Eğitim bahçemizde neden Batı hayranı nesiller yetişti, yetişmeye devam ediyor? Gençlerimiz kendi kültür ve medeniyet değerlerine karşı oldukça ilgisiz davranırken Batı kültürüne neden daha fazla alaka gösteriyor? Zekât, sadaka ve salih amel adını duyunca burun kıvıran gençler, sosyal sorumluluk adı altında aynı içerikli projelere neden ilgi duyuyor? Onca eğitime rağmen doğruluk, dürüstlük, temizlik, fedakârlık, yardımseverlik, diğergamlık, merhamet ve vefa gibi temel değerlerimiz neden huya evrilmiyor, kalıcı olmuyor ve ruhlarına yapışıp yavrularımız için başat davranış biçimleri haline gelmiyor? Sistemin tutkalı mı zayıf?

Bu sualler daha da çoğaltılabilir ama bunlar bile eğitim sistemimizde doğru gitmeyen çok şeyler olduğunu açıklıkla ortaya sermeye yetiyor.

Hani desem ki insanımız maarif meselelerine ilgi duymuyor. Hiç gam yemeyeceğim. Lakin bu yaklaşım zinhar doğru değil zira maarif konusunda dünyanın en duyarlı toplumlarından birisiyiz.

Sözgelimi; çocuğunun eğitimi söz konusu olduğunda dünyanın hiçbir toplumunda “ceketimi satıp onu okutacağım” diyen bir babaya rastlama şansınız olmaz. Tıpkı çocuğunu okula teslim ederken onu hayata hazırlayacak öğretmenine “eti senin kemiği benim” demeyi ihmal etmeyen bir ebeveyne rastlayamayacağınız gibi.

________

| Görev gereksinimleri |
Eğitim sistemimizi ve değerlerimizi ele alan yukarıdaki yazıyı, son cümlesinden sonra gelecek bölümü yazarak sürdürün.

| Toplanan veriler |
________

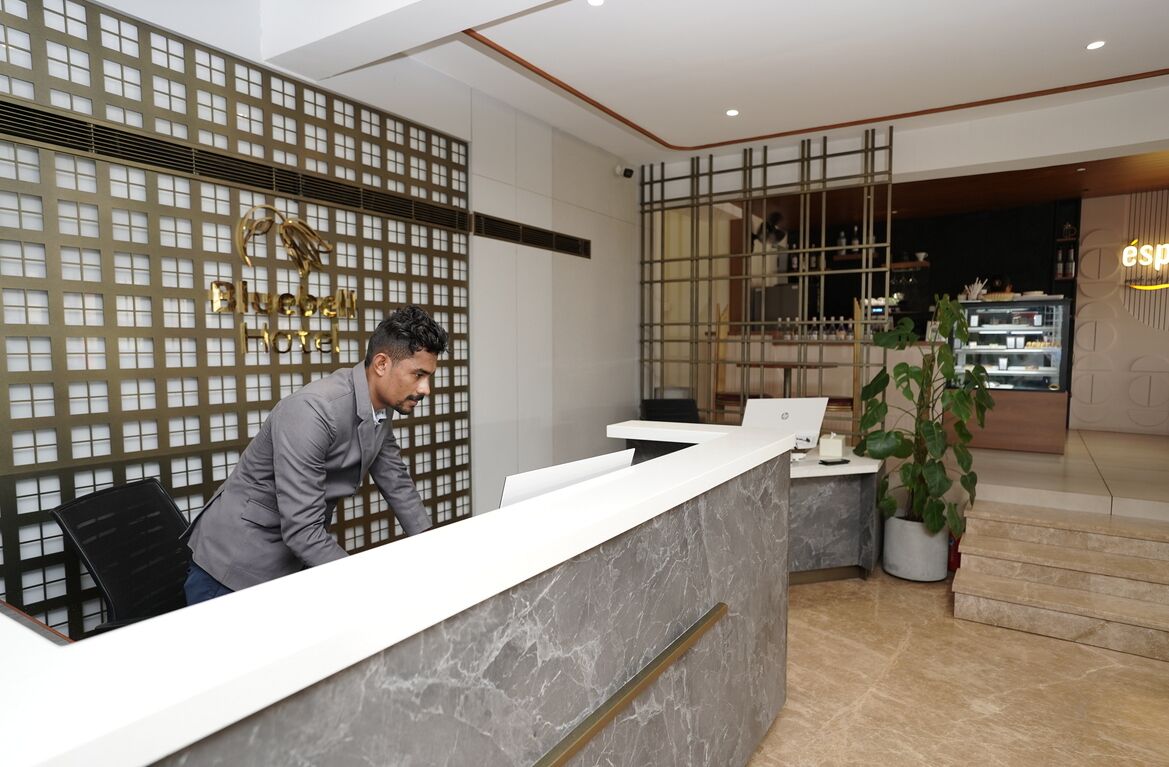 A hotel reception area with a modern design, featuring a reception desk, a decorative wall with a grid pattern, and a visible sign for the hotel.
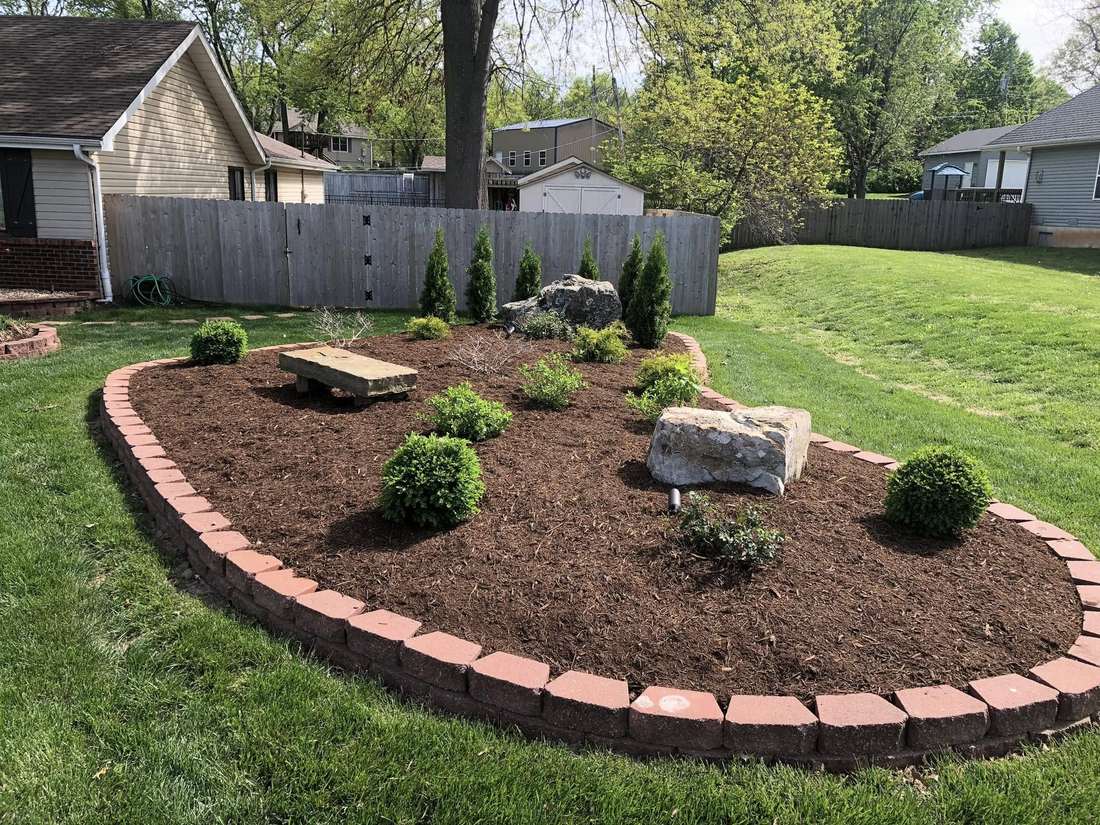 Finished landscape bed with brick edging, fresh mulch, boulders, boxwoods and young arborvitae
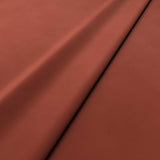 Fabric swatch of a orange velvet upholstery fabric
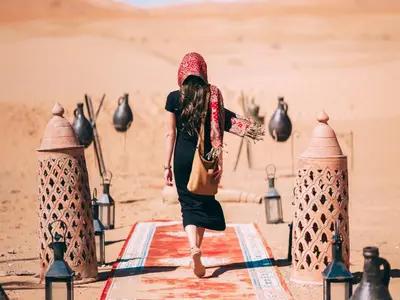 a woman walking on the sand in the desert at Merzouga Comfortable Camps in Merzouga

________

| Bu görevin sonucu |
Desem ki maarif konusunda bilgi birikimimiz ve yaşanmışlığımız yok. Bu da asla doğru değildir zira maarif alanında dünyanın en zengin bilgi birikimine ve tecrübe donanımına sahip milletlerinden birisiyiz.

Sözgelimi; farklı din ve kültürden toplumları asırlarca birbirine kırdırmadan, modern eğitim tabiriyle kimseyi akran zorbalığına maruz bırakmadan barış içinde bir arada yaşatacak kadar insani bir iklim oluşturmayı başarabilen bir milletin eğitimdeki muazzam tecrübe ve donanımından bahsediyorum ki bugün bile dünya, böyle bir eğitim yaklaşımının fersah fersah uzağındadır. Dünya dünya olalı, bünyesindeki farklı kültürden çocukları aynı çadırın evlatları olarak gören, aynı ideal altında birleyip bütünleştiren ve asırlar boyu onların ufuklarını dünyayı yönetebilecek seviyelere yükseltecek kadar güçlü bir idealle donatan kaç ülkeyle müşerref olabilmiştir acaba?

Gelin görün ki bunca zengin birikimine rağmen maarif konusunda dünyada kafası en karışık, tekerleri en çok patinaj yapan ve ufku en bulanık olan milletlerden birisi de maalesef yine biziz.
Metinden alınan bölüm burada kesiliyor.